**Text block:**
--- START ---
Fig. 6: Relating regional gene expression with connectivity across species identifies potential connectivity driver genes, where cell-type-specific analysis reveals a conserved inhibitory mechanism across species and connection modality.
figure 6

a Mouse source and target connectivity is significantly correlated for GI (Spearman r = 0.65, p-value = 0.04), but not for AI (r = 0.08, p-value = 0.82). b Mouse SC source and target connectivity are not significantly correlated to Human FC (Spearman; AI: source r = 0.22, p-value = 0.54, target r = 0.22, p-value = 0.54; GI: source r = 0.22, p-value = 0.54, target r = − 0.05, p-value = 0.89). c Overlap of respective top and bottom 1% of genes correlated to connectivity across species (Mouse SC source/target and Human FC). d Brain-related associations of overlapping genes in c (total of 26 genes for AI, 21 genes for GI; see Supplementary Data 7 for summary). e Cumulative distribution of correlation coefficients resulting from the correlation of cell-type-specific gene expression and Mouse SC (sources/targets) across excitatory and inhibitory cell types for AI and GI. Kolmogorov–Smirnoff tests revealed significant differences for AI and GI (p-value ≤0.0001) between excitatory and inhibitory cell types for within source and target connectivity, respectively. In addition, significant differences (p-value ≤0.0001) between source and target connectivity within excitatory and inhibitory neurons, respectively, were found for both AI and GI. f Selection of correlation coefficients of human genes with homologs in the top/bottom 1% correlated genes in the mouse. Analysis is based on direction of correlation in the mouse dataset (top: Top 1%, bottom: Bottom 1%), mouse SC type (left: Sources, right: Targets), cell type of origin (color) and connected region (AI, GI). Significance was tested by one-sample t-test against zero (chance level). *p-value ≤ 0.05, **p-value ≤ 0.01, ****p-value ≤ 0.0001.
--- END ---
**Raw data:**
--- START ---
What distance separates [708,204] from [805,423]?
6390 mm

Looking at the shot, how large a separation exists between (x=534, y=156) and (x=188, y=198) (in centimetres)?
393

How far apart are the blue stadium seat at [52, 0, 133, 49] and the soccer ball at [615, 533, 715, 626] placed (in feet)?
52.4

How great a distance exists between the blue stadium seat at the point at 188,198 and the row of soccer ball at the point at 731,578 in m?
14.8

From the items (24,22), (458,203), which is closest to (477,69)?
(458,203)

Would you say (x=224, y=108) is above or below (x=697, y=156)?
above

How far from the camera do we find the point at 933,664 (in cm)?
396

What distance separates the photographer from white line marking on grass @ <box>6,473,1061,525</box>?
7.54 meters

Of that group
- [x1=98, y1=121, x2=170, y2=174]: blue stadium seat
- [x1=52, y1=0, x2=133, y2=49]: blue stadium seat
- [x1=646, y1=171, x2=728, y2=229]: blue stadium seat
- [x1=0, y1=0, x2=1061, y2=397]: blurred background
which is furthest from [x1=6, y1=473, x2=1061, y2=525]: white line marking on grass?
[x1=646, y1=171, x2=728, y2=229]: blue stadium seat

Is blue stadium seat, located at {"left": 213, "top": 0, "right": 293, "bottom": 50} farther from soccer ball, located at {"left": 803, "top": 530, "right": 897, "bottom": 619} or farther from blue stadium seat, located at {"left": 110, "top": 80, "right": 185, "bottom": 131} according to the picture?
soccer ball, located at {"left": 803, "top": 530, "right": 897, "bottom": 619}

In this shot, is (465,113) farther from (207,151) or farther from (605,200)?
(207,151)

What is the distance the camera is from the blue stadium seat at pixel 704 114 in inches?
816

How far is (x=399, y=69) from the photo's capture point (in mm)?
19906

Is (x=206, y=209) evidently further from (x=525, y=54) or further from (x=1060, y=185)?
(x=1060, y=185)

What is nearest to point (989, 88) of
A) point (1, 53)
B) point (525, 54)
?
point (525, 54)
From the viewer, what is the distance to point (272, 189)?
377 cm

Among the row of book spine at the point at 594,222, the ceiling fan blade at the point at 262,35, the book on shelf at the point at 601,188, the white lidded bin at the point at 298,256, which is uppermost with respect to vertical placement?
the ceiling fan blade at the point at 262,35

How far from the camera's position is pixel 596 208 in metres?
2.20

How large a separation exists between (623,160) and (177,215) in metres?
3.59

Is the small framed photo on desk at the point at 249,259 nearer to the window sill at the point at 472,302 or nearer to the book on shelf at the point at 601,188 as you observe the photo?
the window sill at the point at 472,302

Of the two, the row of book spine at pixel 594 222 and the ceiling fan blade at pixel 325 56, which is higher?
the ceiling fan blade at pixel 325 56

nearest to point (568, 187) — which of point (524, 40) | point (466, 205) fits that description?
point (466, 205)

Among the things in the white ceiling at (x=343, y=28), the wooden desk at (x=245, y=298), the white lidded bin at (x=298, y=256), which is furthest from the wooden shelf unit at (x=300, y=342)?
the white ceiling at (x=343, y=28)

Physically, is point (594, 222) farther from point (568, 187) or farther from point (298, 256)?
--- END ---
**Check your understanding:**
1. Rewrite the figure caption, beginning at the words "Fig. 6: Relating" and stopping after "and connection modality.", with "conserved" changed to "shared".
2. In the figure caption, what test was used to assess significance in panel f?

**Answers below:**
1.
Fig. 6: Relating regional gene expression with connectivity across species identifies potential connectivity driver genes, where cell-type-specific analysis reveals a shared inhibitory mechanism across species and connection modality.

2. A one-sample t-test against zero (chance level).